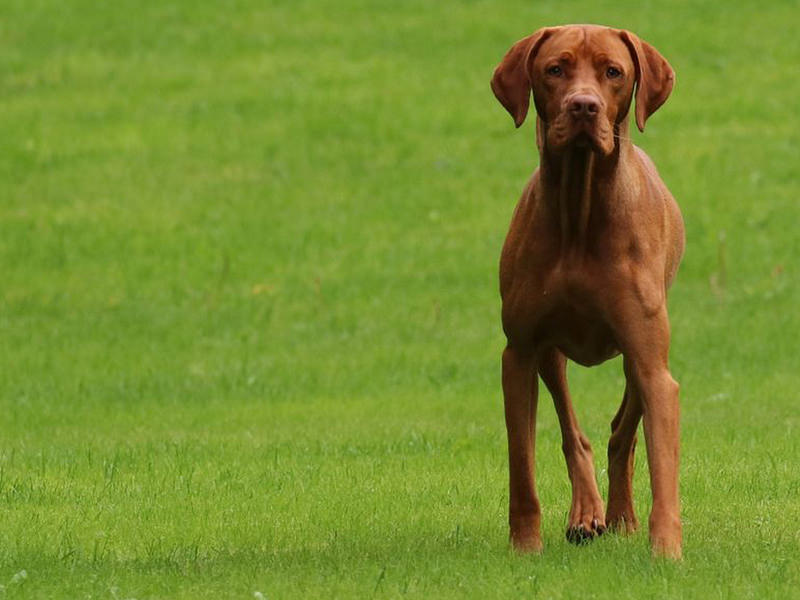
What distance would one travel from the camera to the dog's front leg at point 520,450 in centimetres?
837

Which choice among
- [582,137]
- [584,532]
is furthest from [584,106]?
[584,532]

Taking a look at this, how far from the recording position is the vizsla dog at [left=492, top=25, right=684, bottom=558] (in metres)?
7.85

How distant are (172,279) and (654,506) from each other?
12.7 m

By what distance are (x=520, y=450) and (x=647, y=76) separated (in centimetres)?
176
┄┄┄┄┄┄┄┄┄┄┄┄┄┄┄┄┄┄┄┄
* **EXERCISE GOAL**
Each line of the data should be quoted exactly, with pictures left out.

* **EXERCISE OUTPUT**
What distance would one travel from the camera to the dog's front leg at point 520,450 in centimetres?
837

Which choice among
- [582,137]
- [584,532]
is furthest from [584,106]?
[584,532]

Taking a look at this, how far from the recording position is the vizsla dog at [left=492, top=25, right=684, bottom=558] (in metres)?
7.85

How distant are (172,279) and (654,506) from each other?
12.7 m

By what distance are (x=520, y=450) and (x=647, y=76) separated (in centimetres)?
176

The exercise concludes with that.